## EXERCISE DIRECTIONS
Reproduce the following data verbatim, omitting the pictures from your output.

## DATA PROVIDED

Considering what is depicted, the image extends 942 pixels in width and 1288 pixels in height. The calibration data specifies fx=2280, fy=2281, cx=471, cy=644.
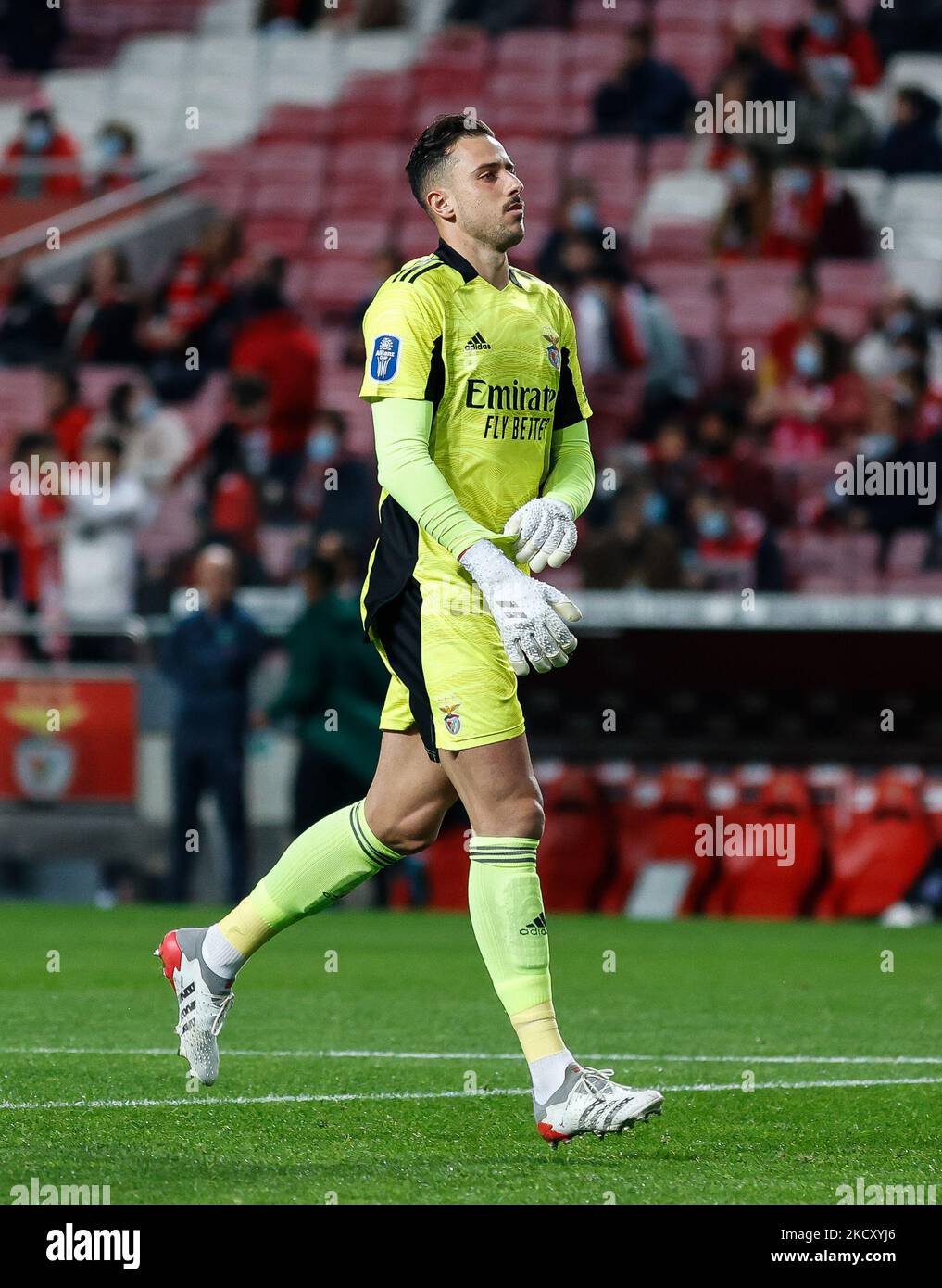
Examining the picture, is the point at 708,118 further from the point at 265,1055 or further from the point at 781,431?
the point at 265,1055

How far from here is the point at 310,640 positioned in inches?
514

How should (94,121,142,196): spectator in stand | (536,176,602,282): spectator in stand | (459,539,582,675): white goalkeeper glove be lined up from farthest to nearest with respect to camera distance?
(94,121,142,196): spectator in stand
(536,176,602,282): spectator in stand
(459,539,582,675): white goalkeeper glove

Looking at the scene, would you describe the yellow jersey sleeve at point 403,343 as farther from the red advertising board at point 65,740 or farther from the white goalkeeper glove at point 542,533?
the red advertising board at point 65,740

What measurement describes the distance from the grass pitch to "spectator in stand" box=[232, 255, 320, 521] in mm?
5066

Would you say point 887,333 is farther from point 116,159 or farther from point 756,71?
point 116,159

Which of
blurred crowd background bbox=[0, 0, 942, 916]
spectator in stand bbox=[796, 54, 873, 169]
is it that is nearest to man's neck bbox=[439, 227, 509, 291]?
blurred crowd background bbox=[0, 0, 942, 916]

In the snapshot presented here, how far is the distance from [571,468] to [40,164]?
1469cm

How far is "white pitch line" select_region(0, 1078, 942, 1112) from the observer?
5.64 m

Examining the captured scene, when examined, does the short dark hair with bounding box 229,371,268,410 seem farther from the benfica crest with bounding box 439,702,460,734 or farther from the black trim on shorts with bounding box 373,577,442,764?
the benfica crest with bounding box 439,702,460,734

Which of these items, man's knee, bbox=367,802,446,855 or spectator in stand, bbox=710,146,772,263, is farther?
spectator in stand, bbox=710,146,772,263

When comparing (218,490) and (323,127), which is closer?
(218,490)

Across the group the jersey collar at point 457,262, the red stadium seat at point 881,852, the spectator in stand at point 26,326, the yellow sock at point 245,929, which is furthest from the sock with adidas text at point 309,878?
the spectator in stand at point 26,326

## RESULT FOR THIS EXERCISE
Considering what is depicted, the image extends 942 pixels in width and 1288 pixels in height. The calibration data specifies fx=2280, fy=2281, cx=471, cy=644.
Examining the picture, is the point at 708,118 further from the point at 265,1055 or further from the point at 781,431?
the point at 265,1055

How far from here is the point at 310,640 positioned in inches?
514

How should (94,121,142,196): spectator in stand | (536,176,602,282): spectator in stand | (459,539,582,675): white goalkeeper glove be lined up from farthest to nearest with respect to camera distance?
(94,121,142,196): spectator in stand
(536,176,602,282): spectator in stand
(459,539,582,675): white goalkeeper glove

Looking at the scene, would you describe the yellow jersey sleeve at point 403,343 as farther from the red advertising board at point 65,740 or farther from the white goalkeeper glove at point 542,533?
the red advertising board at point 65,740

What measurement describes the distance from the grass pitch to "spectator in stand" box=[232, 255, 320, 521] in mm?
5066

Would you say point 887,333 is farther from point 116,159 or farther from point 756,71?
point 116,159

Which of
blurred crowd background bbox=[0, 0, 942, 916]
spectator in stand bbox=[796, 54, 873, 169]
is it that is nearest to man's neck bbox=[439, 227, 509, 291]?
blurred crowd background bbox=[0, 0, 942, 916]

In the snapshot presented here, how far is the distance from [571,468] to [40,164]?
1469cm

How far is "white pitch line" select_region(0, 1078, 942, 1112) from the observer?
5.64 m

Examining the captured scene, when examined, does the short dark hair with bounding box 229,371,268,410 seem farther from the benfica crest with bounding box 439,702,460,734 or farther from the black trim on shorts with bounding box 373,577,442,764?
the benfica crest with bounding box 439,702,460,734

Which of these items, man's knee, bbox=367,802,446,855 or spectator in stand, bbox=710,146,772,263, is farther?
spectator in stand, bbox=710,146,772,263

When comparing (218,490) and (323,127), which is closer?
(218,490)

Across the group the jersey collar at point 457,262, the red stadium seat at point 881,852, the spectator in stand at point 26,326, the yellow sock at point 245,929, which is furthest from the sock with adidas text at point 309,878?
the spectator in stand at point 26,326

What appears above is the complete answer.